### Task objective
Repeat each of the lines below word for word, in the same order.
** START OF Records shown **
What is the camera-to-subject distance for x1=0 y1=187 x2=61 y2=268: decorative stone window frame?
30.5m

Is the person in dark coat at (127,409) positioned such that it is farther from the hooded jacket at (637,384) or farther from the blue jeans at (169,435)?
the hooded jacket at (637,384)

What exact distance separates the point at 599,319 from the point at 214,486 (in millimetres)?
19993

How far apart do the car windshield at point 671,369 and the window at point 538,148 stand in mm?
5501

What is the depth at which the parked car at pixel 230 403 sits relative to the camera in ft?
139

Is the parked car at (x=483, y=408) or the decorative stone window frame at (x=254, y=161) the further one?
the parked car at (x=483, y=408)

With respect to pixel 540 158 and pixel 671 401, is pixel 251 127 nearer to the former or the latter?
** END OF Records shown **
### Full answer
What is the camera-to-subject distance for x1=0 y1=187 x2=61 y2=268: decorative stone window frame?
30.5m

Is the person in dark coat at (127,409) positioned such that it is farther from the hooded jacket at (637,384) or farther from the blue jeans at (169,435)?
the hooded jacket at (637,384)

What exact distance separates the point at 599,319 from the point at 214,486 (in millimetres)?
19993

How far apart do the car windshield at point 671,369 and the window at point 538,148 stand in mm?
5501

What is the depth at which the parked car at pixel 230 403 sits relative to the camera in ft?
139

Is the parked car at (x=483, y=408) or the decorative stone window frame at (x=254, y=161) the further one?
the parked car at (x=483, y=408)

With respect to pixel 540 158 and pixel 671 401, is pixel 251 127 nearer to the former or the latter?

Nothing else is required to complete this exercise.